In a speech at the World Economic Forum in Davos, Switzerland this morning, Chinese President Xi Jinping never uttered Donald Trump’s name, but his message for the U.S. President-elect was clear enough. Xi, who is the first Middle Kingdom head of state to address the annual gathering, kicked off the proceedings by quoting Charles Dickens’ A Tale Of Two Cities. “It was the best of times, it was the worst of times,” Xi said regarding the current contradictory state of the world. He might also have been talking about the rising tensions between Beijing and Washington. “No one,” he admonished, “emerges as a winner from a trade war.”
Among the executives Xi is traveling with are such major entertainment players as Wanda Dalian Group chairman Wang Jianlin and Alibaba Group founder Jack Ma, both of whom will address the WEF this week. Chinese companies are increasingly drawing the concern of cross-aisle Beltway insiders who fret over PROC ambitions in the U.S. — and Hollywood in particular.
Ahead of Xi’s remarks today, Wanda’s Wang made a splash when he told Reuters he intends to continue his offshore buying spree in the entertainment and sports sector. Speaking on the sidelines of the WEF, Wang said Wanda has earmarked $5 billion-$10 billion per year for overseas investment with the U.S. the top priority. He also said the company, which acquired Legendary Entertainment last year, is interested in buying another movie studio. Progress, however, has been slow given few are willing to sell. (Wanda was previously involved in talks to acquire a significant stake in Paramount, but Viacom kiboshed the deal.)
Despite those rising U.S.-China temperatures, Wang today remained confident Wanda’s investments will not be impacted. He told Reuters, “Certainly trade will be affected by the tension between the two governments. If I can lobby I’m willing, but I’m not capable of lobbying both.” He added, “We will go to invest in the U.S. and I believe they will not close the door to us but maybe they will have some regulations regarding trade.”
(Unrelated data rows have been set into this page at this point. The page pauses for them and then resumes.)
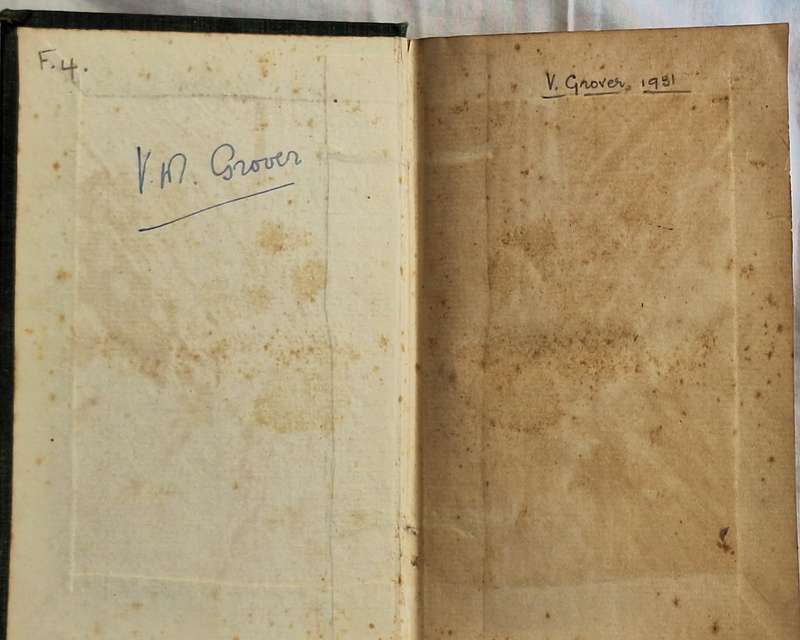 Pierre Larousse Dictionnaire Complet Illustre Hardcover 1895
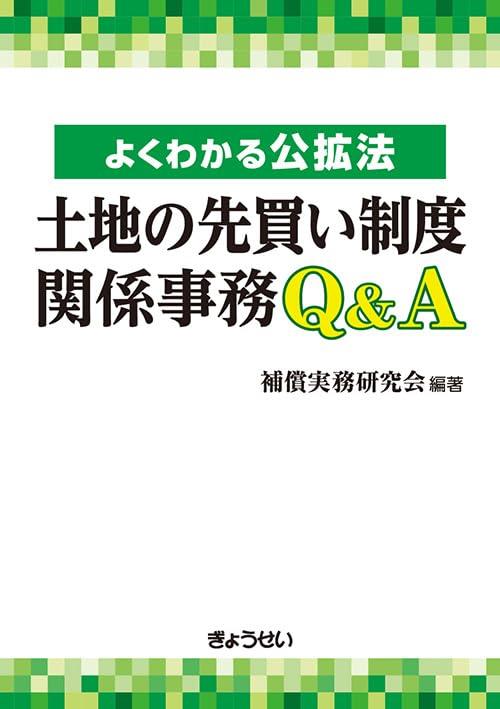 よくわかる公拡法　土地の先買い制度関係事務Q&A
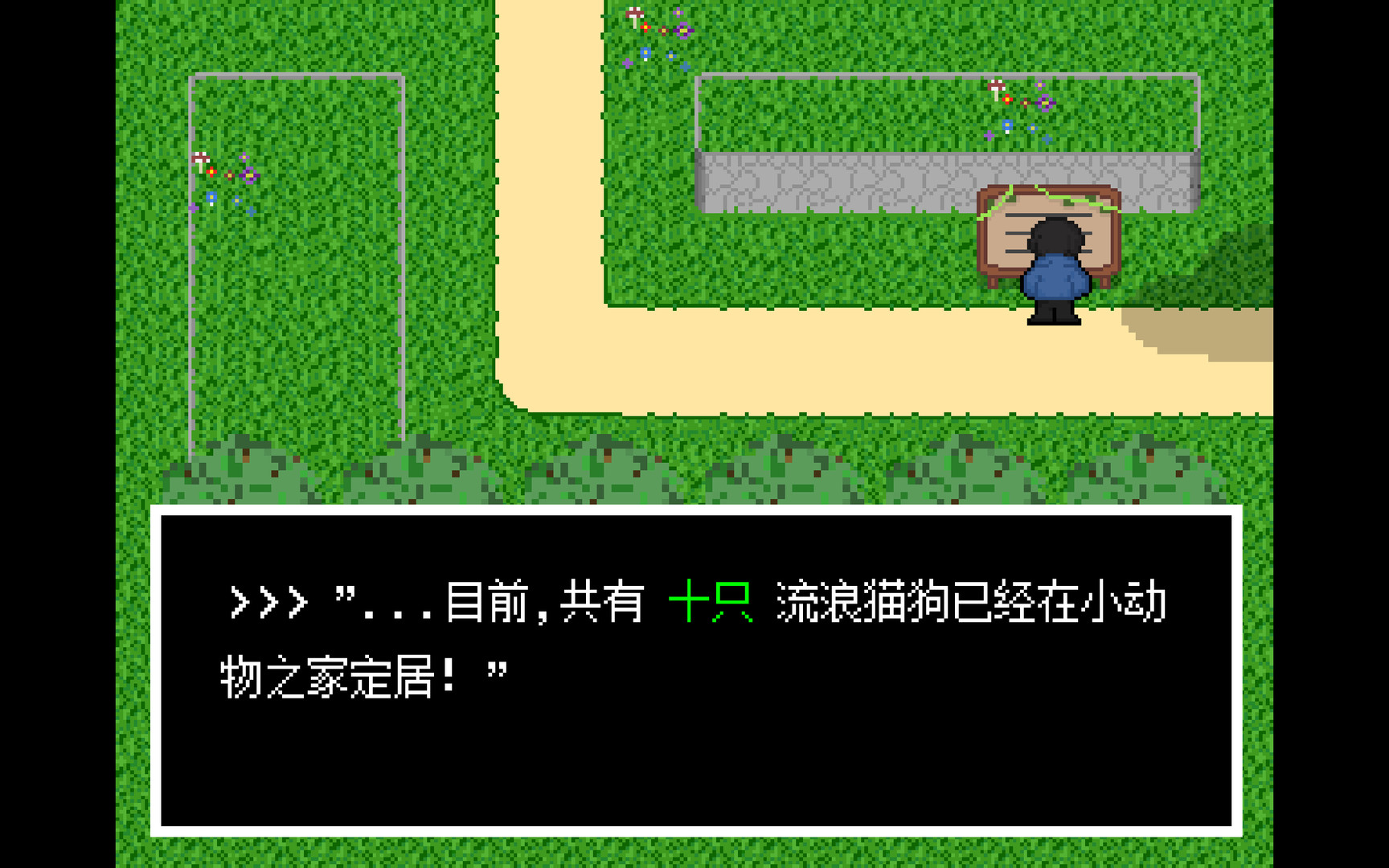 镜世界 screenshot 3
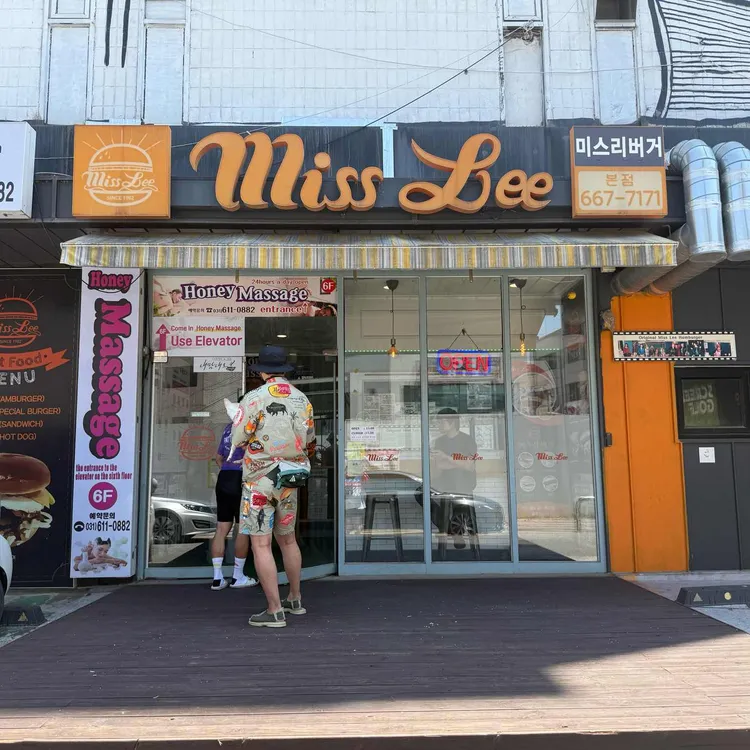미스리햄버거 사진 2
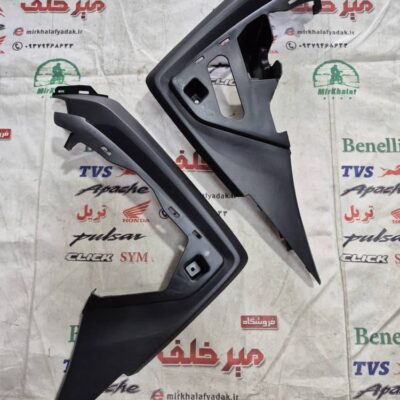 قاب (کاور فلاپ) مکمل داشبورد پشت فلاپ چراغ بلوری جلو موتور یاماها طرح ایروکس قدیم nvx (جفتی)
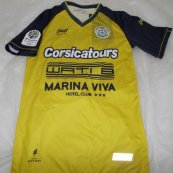 Third football shirt 2016 - 2017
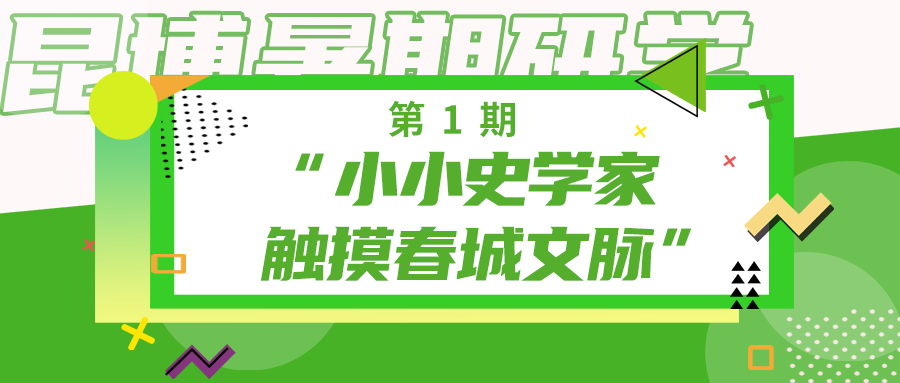 昆明市博物馆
Trump’s PROC policy is as-yet unclear, but during the campaign, he vocalized interest in levying 45% tariffs on Chinese goods, pointed the finger at the PROC for taking America’s power and jobs, and accused it of currency manipulation.
In Xi’s speech, he defended globalization and shunned protectionism. He also sounded a warning that appeared directly leveled at the American President-elect, “Any attempt to cut off the flow of capital, goods, and people between economies and channel the waters into the ocean back into isolated lakes and creeks is simply not possible.” The comment drew strong applause from the international WEF attendees.
Trump has not responded to the speech on Twitter, but his adviser Anthony Scaramucci later spoke in Davos and reportedly declared, “President Trump could be one of the last great hopes for globalism.” He added that the new administration “does not want to have a trade war” with China.
That’s good news for the film business as all of this comes as the USTR will begin negotiating a new contract with China in February on behalf of the industry. Film may be a very small part of trade, but it’s also the most public.
Overall, today, Xi said China would “level the playing field” to make the market “more transparent and better regulated… China will keep its door wide open,” he said, adding, “an open door allows other countries to access the Chinese market and China itself to integrate with the world.”
A few days after he won the election in November, Trump spoke with Xi during a call in which Xi told his future U.S. counterpart that “cooperation is the only correct choice for China-U.S. relations.” Today, while speaking to the world at large, Xi said, “We should join hands and rise to the challenge.”